* _Requirement_:
Every record below must come back exactly as given.

----- Supplied material -----

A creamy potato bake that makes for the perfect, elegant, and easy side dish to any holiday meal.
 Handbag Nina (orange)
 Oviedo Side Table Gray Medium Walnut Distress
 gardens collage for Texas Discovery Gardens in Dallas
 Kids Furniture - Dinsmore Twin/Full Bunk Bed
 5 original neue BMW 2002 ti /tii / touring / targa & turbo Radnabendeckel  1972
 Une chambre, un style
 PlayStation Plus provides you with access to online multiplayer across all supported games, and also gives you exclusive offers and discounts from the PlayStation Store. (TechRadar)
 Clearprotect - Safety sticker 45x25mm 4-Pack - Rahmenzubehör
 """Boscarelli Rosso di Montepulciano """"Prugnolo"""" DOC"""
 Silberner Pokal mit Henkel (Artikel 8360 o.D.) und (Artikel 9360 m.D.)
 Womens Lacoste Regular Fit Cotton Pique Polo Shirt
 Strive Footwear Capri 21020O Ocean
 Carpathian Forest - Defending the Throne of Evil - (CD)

-----

* _Result for this task_:
A creamy potato bake that makes for the perfect, elegant, and easy side dish to any holiday meal.
 Handbag Nina (orange)
 Oviedo Side Table Gray Medium Walnut Distress
 gardens collage for Texas Discovery Gardens in Dallas
 Kids Furniture - Dinsmore Twin/Full Bunk Bed
 5 original neue BMW 2002 ti /tii / touring / targa & turbo Radnabendeckel  1972
 Une chambre, un style
 PlayStation Plus provides you with access to online multiplayer across all supported games, and also gives you exclusive offers and discounts from the PlayStation Store. (TechRadar)
 Clearprotect - Safety sticker 45x25mm 4-Pack - Rahmenzubehör
 """Boscarelli Rosso di Montepulciano """"Prugnolo"""" DOC"""
 Silberner Pokal mit Henkel (Artikel 8360 o.D.) und (Artikel 9360 m.D.)
 Womens Lacoste Regular Fit Cotton Pique Polo Shirt
 Strive Footwear Capri 21020O Ocean
 Carpathian Forest - Defending the Throne of Evil - (CD)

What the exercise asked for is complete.